### EXERCISE BRIEF:
With the line that contains "content_type: text/html; charset=utf-8" as the first line, output exactly every line through the end of the material.

### MATERIAL PROVIDED:

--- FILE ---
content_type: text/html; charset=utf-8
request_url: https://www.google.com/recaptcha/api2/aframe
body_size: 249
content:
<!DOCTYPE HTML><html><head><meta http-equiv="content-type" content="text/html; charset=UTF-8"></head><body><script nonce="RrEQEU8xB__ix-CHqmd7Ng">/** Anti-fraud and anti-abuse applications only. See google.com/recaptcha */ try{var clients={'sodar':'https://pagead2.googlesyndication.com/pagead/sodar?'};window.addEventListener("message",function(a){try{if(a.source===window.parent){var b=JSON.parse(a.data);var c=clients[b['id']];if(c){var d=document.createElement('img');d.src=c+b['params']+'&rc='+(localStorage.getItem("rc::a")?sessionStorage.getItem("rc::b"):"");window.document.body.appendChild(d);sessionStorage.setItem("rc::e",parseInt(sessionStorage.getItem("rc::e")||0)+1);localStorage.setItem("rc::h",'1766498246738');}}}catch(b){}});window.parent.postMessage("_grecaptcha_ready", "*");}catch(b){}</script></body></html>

### OUTPUT FOR THIS TASK:
content_type: text/html; charset=utf-8
request_url: https://www.google.com/recaptcha/api2/aframe
body_size: 249
content:
<!DOCTYPE HTML><html><head><meta http-equiv="content-type" content="text/html; charset=UTF-8"></head><body><script nonce="RrEQEU8xB__ix-CHqmd7Ng">/** Anti-fraud and anti-abuse applications only. See google.com/recaptcha */ try{var clients={'sodar':'https://pagead2.googlesyndication.com/pagead/sodar?'};window.addEventListener("message",function(a){try{if(a.source===window.parent){var b=JSON.parse(a.data);var c=clients[b['id']];if(c){var d=document.createElement('img');d.src=c+b['params']+'&rc='+(localStorage.getItem("rc::a")?sessionStorage.getItem("rc::b"):"");window.document.body.appendChild(d);sessionStorage.setItem("rc::e",parseInt(sessionStorage.getItem("rc::e")||0)+1);localStorage.setItem("rc::h",'1766498246738');}}}catch(b){}});window.parent.postMessage("_grecaptcha_ready", "*");}catch(b){}</script></body></html>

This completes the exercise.